Based on current market conditions, the Group now expects 2009 earnings to be in a range of low to mid single digit growth. Glanbia is continuing to maximise organic growth opportunities and aggressively manage costs to sustain the business through the current challenging environment."

Davy analyst John O'Reilly, comments today: "The ink was hardly dry on a record FY2008 result (which the company flagged in a trading update on January 13th) before Glanbia has had to assess the impact of what has since been a very depressed and volatile milk products sector. The particular challenge may be Irish ingredients, which since H2 last year has had to cope with rapidly declining market returns.

As we indicated in a comment on the dairy sector last week, the entire Irish milk sector (producers and dairy processors) faces 30-year lows in returns. There is some risk that milk price reductions may fall short of market returns. Across the Atlantic, US prices are hitting a similar period low. However, Glanbia's US cheese business is much better protected from a margin squeeze than Irish ingredients because changes in the milk price there are much faster than in Ireland due to the milk-cheese price formula it operates. In addition, there is a shorter lead-time on cheese sales. But a ratchet down in prices — such as is now happening with US cheese prices, at just below support levels — does squeeze margin somewhat. Last year, in comparison, with cheese prices hitting record levels, there was incremental margin. The formula works in such a way that there are only modest gains, or reductions, in normal margin. But with inter-year prices moving in opposite directions, at this time one must factor in some potential slippage in the US cheese margin this year. But, just to repeat, there will be no wild swing here.
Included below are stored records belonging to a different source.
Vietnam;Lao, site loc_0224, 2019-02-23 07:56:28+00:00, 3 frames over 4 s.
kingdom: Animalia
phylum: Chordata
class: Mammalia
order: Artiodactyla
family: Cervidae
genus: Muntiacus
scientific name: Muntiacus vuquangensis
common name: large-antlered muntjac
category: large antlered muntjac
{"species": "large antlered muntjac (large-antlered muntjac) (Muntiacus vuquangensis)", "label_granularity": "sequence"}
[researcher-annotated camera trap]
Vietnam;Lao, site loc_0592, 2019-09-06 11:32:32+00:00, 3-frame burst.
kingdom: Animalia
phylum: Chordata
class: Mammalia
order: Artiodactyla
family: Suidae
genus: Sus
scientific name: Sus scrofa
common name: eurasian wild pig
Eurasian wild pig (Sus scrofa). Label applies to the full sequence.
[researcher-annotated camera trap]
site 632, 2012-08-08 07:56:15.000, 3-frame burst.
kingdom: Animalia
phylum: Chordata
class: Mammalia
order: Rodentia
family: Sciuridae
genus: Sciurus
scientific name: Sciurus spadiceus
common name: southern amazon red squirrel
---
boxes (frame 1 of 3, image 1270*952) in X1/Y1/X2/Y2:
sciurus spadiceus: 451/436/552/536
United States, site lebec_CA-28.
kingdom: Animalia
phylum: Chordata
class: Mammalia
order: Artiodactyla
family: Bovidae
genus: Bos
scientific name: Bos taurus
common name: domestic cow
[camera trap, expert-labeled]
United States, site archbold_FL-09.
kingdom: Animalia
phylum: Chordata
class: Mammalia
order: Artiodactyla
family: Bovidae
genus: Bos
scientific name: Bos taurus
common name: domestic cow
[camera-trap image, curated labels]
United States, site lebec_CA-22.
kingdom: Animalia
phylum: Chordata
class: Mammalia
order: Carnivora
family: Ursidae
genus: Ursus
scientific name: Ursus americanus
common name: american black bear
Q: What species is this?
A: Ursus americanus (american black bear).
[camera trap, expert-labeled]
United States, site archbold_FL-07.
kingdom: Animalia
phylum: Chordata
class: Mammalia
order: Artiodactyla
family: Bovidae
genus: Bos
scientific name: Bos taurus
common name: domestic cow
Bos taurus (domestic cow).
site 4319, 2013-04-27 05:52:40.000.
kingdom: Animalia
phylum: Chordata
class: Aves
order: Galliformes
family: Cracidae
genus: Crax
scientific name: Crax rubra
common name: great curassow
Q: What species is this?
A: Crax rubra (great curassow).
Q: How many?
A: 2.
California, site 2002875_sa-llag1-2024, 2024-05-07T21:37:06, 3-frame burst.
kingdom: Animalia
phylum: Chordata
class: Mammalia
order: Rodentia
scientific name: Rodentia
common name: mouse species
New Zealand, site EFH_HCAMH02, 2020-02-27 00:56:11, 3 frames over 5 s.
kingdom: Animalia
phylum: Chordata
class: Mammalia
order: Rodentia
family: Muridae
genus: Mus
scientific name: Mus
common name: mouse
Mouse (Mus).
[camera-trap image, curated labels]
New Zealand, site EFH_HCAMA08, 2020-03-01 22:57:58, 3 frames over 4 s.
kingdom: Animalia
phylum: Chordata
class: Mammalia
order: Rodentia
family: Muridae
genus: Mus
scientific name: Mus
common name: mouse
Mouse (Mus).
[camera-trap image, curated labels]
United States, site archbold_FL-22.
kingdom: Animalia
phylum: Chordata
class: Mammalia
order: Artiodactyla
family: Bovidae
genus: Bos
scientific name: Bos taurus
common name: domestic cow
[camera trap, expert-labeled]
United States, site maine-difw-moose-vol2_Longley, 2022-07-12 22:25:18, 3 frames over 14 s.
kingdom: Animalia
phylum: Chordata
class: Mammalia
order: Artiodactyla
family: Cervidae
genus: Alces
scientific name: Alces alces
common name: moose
On the plus side, there are lower energy and other input costs, savings from rationalisation, a likely better performance from joint ventures (Nigeria will benefit from lower milk powder material costs) and a better year-on-year dollar rate. But Glanbia has acknowledged the risk to its existing guidance posed by potentially negative factors, chiefly Irish ingredients. It is guiding EPS for the current year in low-to-mid-single digits. We are now forecasting EPS of 37.2c (39.7c existing). For FY2010, we are forecasting 39.6c (42.9c existing). These are forecast rates of increase of 3.8% and 6.5% respectively.

Inevitably, lower current-year guidance will deflect from last year's record achievement, which occurred despite a margin-pressured H2 for Irish ingredients — represented in the international division. The FY2008 highlights were: group operating profit (pre-exceptionals) + 15.7% to €134m; international operating profit (pre-exceptionals) -2.9% to €82.7m; Ireland operating profit (pre- exceptionals) +67% to €51.3m; joint ventures' share of after-tax profit €7.3m, from €1m; and adjusted EPS +18.5% to 35.85c.

Like-for-like sales growth In FY2008 was 8%. In terms of strategy, which is a twin-track growth overseas in cheese, food ingredients and whey-based nutritionals, it was a very good year. Food ingredients saw a strong performance — helped by record cheese prices, good demand and very good production — generating record revenues and positive margin expansion. Nutritionals had a very good year too, driven by strong organic volume growth, buoyant value-added whey markets and a continued good performance in pre-mixes (Seltzer). Optimum Nutrition made a first time, five-month contribution in line with expectations.

Not to be overlooked was the sharp rebound in profit in the Irish division, where a combination of rationalisation, improved milk product margin and a satisfactory out-turn in agribusiness all contributed.

Glanbia is progressively much less exposed to dairy commodity markets than in the past. These have been especially volatile over the past three years. Its exposure here should not obstruct appreciation of its strategic progress in nutritionals, the rewards of which are still at an early stage."